## begin Material for this exercise

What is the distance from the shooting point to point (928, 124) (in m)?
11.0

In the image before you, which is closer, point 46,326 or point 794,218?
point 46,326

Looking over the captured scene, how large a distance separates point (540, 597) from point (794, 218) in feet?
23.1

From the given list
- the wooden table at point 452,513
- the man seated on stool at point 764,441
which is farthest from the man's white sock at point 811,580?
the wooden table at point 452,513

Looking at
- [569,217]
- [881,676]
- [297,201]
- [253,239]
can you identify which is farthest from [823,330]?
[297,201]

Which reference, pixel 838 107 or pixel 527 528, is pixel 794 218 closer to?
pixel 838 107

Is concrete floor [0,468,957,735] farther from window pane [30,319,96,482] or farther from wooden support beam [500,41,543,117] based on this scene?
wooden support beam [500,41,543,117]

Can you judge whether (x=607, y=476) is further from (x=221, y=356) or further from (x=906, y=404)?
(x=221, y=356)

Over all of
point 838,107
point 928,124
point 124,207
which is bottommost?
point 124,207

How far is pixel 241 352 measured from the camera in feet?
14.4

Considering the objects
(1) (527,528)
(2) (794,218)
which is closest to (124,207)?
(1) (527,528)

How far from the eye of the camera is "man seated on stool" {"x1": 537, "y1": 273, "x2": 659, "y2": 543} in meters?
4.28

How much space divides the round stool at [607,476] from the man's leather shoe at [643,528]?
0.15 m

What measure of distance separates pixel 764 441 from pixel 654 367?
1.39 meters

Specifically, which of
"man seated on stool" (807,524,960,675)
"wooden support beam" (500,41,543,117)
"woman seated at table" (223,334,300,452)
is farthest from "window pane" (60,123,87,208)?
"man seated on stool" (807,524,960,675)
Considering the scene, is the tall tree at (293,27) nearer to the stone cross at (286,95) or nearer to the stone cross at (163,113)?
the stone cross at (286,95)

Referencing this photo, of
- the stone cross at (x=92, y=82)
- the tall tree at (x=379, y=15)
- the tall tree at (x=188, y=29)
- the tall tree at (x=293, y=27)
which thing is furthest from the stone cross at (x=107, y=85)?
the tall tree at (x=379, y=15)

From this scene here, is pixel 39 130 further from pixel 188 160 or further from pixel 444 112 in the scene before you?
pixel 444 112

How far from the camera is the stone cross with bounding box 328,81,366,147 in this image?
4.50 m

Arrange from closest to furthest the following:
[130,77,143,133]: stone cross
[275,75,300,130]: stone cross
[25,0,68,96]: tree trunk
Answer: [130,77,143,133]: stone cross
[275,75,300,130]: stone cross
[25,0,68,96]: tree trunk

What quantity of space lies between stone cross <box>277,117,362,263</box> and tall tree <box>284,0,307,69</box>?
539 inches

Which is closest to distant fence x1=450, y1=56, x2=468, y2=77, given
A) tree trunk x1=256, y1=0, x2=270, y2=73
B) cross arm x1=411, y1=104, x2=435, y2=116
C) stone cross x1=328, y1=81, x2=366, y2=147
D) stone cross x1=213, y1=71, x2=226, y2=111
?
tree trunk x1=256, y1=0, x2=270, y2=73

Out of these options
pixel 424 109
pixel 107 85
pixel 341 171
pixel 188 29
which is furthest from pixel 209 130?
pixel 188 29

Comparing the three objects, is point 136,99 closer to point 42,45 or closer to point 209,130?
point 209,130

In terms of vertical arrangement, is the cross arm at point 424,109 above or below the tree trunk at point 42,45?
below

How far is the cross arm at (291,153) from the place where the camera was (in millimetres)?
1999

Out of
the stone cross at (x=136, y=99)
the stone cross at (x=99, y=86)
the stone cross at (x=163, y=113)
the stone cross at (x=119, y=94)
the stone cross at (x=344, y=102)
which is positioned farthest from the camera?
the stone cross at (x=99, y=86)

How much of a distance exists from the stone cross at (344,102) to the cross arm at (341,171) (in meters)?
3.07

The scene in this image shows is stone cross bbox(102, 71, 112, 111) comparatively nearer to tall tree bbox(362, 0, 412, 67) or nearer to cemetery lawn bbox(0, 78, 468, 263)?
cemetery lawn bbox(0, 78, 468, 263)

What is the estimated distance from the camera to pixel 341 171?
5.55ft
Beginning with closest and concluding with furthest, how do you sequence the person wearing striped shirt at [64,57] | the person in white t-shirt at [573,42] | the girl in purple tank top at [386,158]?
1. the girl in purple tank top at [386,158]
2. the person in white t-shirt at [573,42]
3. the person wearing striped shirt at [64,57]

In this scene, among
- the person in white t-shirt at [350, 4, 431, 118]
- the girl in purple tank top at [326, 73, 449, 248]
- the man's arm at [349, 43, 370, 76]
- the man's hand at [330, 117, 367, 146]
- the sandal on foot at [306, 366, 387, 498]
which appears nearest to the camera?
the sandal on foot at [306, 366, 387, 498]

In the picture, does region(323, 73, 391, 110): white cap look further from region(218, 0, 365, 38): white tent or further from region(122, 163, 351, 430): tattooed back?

## end Material for this exercise

◆ **Request**:
Restate all of the entries above precisely.

◆ **Response below**:
What is the distance from the shooting point to point (928, 124) (in m)?
11.0

In the image before you, which is closer, point 46,326 or point 794,218?
point 46,326

Looking over the captured scene, how large a distance separates point (540, 597) from point (794, 218) in feet?
23.1

From the given list
- the wooden table at point 452,513
- the man seated on stool at point 764,441
which is farthest from the man's white sock at point 811,580?
the wooden table at point 452,513

Looking at
- [569,217]
- [881,676]
- [297,201]
- [253,239]
can you identify which is farthest from [823,330]?
[297,201]

Which reference, pixel 838 107 or pixel 527 528, is pixel 794 218 closer to?
pixel 838 107

Is concrete floor [0,468,957,735] farther from window pane [30,319,96,482] or farther from wooden support beam [500,41,543,117] based on this scene?
wooden support beam [500,41,543,117]

Can you judge whether (x=607, y=476) is further from (x=221, y=356) or further from (x=906, y=404)?
(x=221, y=356)

Over all of
point 838,107
point 928,124
point 124,207
which is bottommost?
point 124,207

How far is pixel 241 352 measured from the camera in feet?
14.4

Considering the objects
(1) (527,528)
(2) (794,218)
which is closest to (124,207)?
(1) (527,528)

How far from the eye of the camera is "man seated on stool" {"x1": 537, "y1": 273, "x2": 659, "y2": 543} in meters?
4.28

How much space divides the round stool at [607,476] from the man's leather shoe at [643,528]?
0.15 m

What measure of distance separates pixel 764 441 from pixel 654 367?
1.39 meters

Specifically, which of
"man seated on stool" (807,524,960,675)
"wooden support beam" (500,41,543,117)
"woman seated at table" (223,334,300,452)
is farthest from "window pane" (60,123,87,208)?
"man seated on stool" (807,524,960,675)
Considering the scene, is the tall tree at (293,27) nearer to the stone cross at (286,95) or nearer to the stone cross at (163,113)?
the stone cross at (286,95)

Referencing this photo, of
- the stone cross at (x=92, y=82)
- the tall tree at (x=379, y=15)
- the tall tree at (x=188, y=29)
- the tall tree at (x=293, y=27)
which thing is furthest from the stone cross at (x=107, y=85)?
the tall tree at (x=379, y=15)

From this scene here, is pixel 39 130 further from pixel 188 160 or further from pixel 444 112 in the scene before you?
pixel 444 112

How far from the camera is the stone cross with bounding box 328,81,366,147 in this image?
4.50 m

Arrange from closest to furthest the following:
[130,77,143,133]: stone cross
[275,75,300,130]: stone cross
[25,0,68,96]: tree trunk
Answer: [130,77,143,133]: stone cross
[275,75,300,130]: stone cross
[25,0,68,96]: tree trunk

What quantity of space lies between stone cross <box>277,117,362,263</box> and tall tree <box>284,0,307,69</box>?
539 inches

Which is closest to distant fence x1=450, y1=56, x2=468, y2=77, given
A) tree trunk x1=256, y1=0, x2=270, y2=73
B) cross arm x1=411, y1=104, x2=435, y2=116
C) stone cross x1=328, y1=81, x2=366, y2=147
D) stone cross x1=213, y1=71, x2=226, y2=111
?
tree trunk x1=256, y1=0, x2=270, y2=73

Out of these options
pixel 424 109
pixel 107 85
pixel 341 171
pixel 188 29
which is furthest from pixel 209 130?
pixel 188 29

Comparing the three objects, is point 136,99 closer to point 42,45 or closer to point 209,130?
point 209,130

In terms of vertical arrangement, is the cross arm at point 424,109 above or below the tree trunk at point 42,45?
below

How far is the cross arm at (291,153) from the place where the camera was (in millimetres)?
1999

Out of
the stone cross at (x=136, y=99)
the stone cross at (x=99, y=86)
the stone cross at (x=163, y=113)
the stone cross at (x=119, y=94)
the stone cross at (x=344, y=102)
which is positioned farthest from the camera?
the stone cross at (x=99, y=86)

How much of a distance exists from the stone cross at (344,102) to the cross arm at (341,171) (in meters)?
3.07

The scene in this image shows is stone cross bbox(102, 71, 112, 111) comparatively nearer to tall tree bbox(362, 0, 412, 67) or nearer to cemetery lawn bbox(0, 78, 468, 263)?
cemetery lawn bbox(0, 78, 468, 263)

What is the estimated distance from the camera to pixel 341 171?
5.55ft
Beginning with closest and concluding with furthest, how do you sequence the person wearing striped shirt at [64,57] | the person in white t-shirt at [573,42] | the girl in purple tank top at [386,158]?
1. the girl in purple tank top at [386,158]
2. the person in white t-shirt at [573,42]
3. the person wearing striped shirt at [64,57]

In this scene, among
- the person in white t-shirt at [350, 4, 431, 118]
- the girl in purple tank top at [326, 73, 449, 248]
- the man's arm at [349, 43, 370, 76]
- the man's hand at [330, 117, 367, 146]
- the sandal on foot at [306, 366, 387, 498]
which appears nearest to the camera?
the sandal on foot at [306, 366, 387, 498]

In the picture, does region(323, 73, 391, 110): white cap look further from region(218, 0, 365, 38): white tent or further from region(122, 163, 351, 430): tattooed back?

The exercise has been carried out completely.